## Задачи для решения
A. Согласуются ли с предложенным текстом утверждения (i) во втором действии «крик» заполоняет собой всё; (ii) в этом спектакле крик находит выход в экстатическом танце; (iii) роль Федотика исполняет Иван Бровин? Для каждого ответьте «да» или «нет» и приведите решающие слова текста.
B. Кому, по предложенному тексту, создатели спектакля передали самые светлые мечты Вершинина?

+++ Предложенный текст

Вообще, по Вершинину создатели спектакля проехались наиболее радикально. Передав его самые светлые мечты даже не Тузенбаху, а артисту Григорию Чабану, оставили Андрееву демагогию и гримасу «праздничного идиота». Носитель иллюзий, Вершинин наиболее смешон, унижен режиссером в этом спектакле, кричащем о тщетности усилий и надежд.

 

Тема крика - она возникает точечно еще в первом действии - в припадке отчаяния смертельно уставшей Ирины, в немой мольбе Маши, которой за полшага не дотянуться до своего Вершинина, в детских хвостиках, накрученных Ольгой на седеющих волосах, словно знак невозвратности ушедшего счастливого детства. Во втором действии «крик» уже заполонит собою все, разгорится в пожаре чеховской «беспокойной ночи». «А может, я не существую? А может, я не человек вовсе?» «К чему это утро? К чему красота жен? И куда торопится эта птица, какой смысл в ее полете, если она сама, ее птенцы и то место, куда она спешит, подобно мне, должны стать прахом?» «Я забываю, все забываю, а жизнь не вернется никогда»... Кричат сестры, кричит измученный Федотик (Иван Бровин), стенают пьяные Андрей и Чебутыкин, шепчет «ослепший», потерявший надежду Тузенбах. В этом спектакле крику нет выхода в экстатическом танце - румынских цыган из «Чайки» и хиты Майкла Джексона из «Макбета» сменяет здесь эмбиент, представленный самыми разными музыкантами во главе с создателем направления Брайаном Ино. Дарк-эмбиент, экспериментальная электроника, пост-рок, минимализм, великолепный исландец Сигурдссон, создатель саунд-трека к «Танцующей в темноте»... Обволакивающая, меланхоличная «фоновая» музыка, основной принцип построения которой, как и во многих спектаклях Бутусова, - произвольная повторяемость фраз, странным образом соотносится с Чеховым, затягивая те самые «обеды», во время которых рушатся человеческие судьбы.

++++++
+++ Необработанные данные

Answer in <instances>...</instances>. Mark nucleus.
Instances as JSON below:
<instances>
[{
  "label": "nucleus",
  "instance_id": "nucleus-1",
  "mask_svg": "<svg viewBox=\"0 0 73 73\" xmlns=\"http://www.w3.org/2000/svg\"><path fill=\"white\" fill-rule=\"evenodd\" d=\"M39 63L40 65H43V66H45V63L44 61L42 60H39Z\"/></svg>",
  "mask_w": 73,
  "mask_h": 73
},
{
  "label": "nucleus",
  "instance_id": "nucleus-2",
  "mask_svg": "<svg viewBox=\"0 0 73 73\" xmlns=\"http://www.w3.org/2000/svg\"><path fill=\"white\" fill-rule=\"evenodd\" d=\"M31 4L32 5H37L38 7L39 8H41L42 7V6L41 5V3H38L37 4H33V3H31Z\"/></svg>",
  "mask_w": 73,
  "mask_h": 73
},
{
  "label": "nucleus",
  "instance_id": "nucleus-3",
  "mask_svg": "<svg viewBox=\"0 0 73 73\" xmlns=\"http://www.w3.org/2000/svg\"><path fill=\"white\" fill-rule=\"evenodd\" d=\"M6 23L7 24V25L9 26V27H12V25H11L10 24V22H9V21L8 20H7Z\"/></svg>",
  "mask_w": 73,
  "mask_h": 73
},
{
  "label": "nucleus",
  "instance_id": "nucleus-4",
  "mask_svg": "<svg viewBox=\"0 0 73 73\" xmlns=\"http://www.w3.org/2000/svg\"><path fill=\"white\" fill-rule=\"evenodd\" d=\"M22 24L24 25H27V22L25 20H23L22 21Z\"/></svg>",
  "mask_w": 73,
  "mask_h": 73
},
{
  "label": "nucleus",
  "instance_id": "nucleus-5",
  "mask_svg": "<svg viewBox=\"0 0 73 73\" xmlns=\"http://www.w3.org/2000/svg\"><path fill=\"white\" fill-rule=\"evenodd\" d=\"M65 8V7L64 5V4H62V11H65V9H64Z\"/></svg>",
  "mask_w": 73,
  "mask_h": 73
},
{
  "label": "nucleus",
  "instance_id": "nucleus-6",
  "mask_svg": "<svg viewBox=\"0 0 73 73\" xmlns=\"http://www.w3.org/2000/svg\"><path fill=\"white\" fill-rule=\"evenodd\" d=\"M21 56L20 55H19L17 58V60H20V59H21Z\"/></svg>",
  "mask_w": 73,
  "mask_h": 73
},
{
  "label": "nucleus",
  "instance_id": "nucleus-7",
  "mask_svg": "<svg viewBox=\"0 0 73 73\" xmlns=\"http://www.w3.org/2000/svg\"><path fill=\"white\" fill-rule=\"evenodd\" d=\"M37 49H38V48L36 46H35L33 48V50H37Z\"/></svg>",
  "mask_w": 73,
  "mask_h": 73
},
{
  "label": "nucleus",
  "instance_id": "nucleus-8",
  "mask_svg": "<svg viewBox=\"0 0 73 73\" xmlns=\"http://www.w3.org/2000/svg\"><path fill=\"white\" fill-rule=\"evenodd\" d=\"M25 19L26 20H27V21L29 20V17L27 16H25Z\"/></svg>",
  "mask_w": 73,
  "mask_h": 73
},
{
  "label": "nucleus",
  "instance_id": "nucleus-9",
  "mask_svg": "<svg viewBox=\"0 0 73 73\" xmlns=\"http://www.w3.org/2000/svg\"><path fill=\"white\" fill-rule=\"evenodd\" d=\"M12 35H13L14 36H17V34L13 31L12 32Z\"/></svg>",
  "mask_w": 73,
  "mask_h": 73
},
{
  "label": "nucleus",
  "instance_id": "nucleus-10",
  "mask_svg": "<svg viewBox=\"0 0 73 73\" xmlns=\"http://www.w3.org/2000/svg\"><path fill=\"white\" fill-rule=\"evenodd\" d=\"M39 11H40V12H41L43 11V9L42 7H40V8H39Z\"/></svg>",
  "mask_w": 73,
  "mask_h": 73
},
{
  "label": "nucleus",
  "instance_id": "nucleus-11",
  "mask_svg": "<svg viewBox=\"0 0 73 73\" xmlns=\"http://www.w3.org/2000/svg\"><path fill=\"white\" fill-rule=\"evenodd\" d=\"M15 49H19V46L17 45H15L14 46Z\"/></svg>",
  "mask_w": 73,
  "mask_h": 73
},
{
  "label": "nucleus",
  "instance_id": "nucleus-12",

++++++

## Полные решения
A.
(i) Да: «Во втором действии «крик» уже заполонит собою все».
(ii) Нет: «В этом спектакле крику нет выхода в экстатическом танце».
(iii) Да: «кричит измученный Федотик (Иван Бровин)».

B. Артисту Григорию Чабану.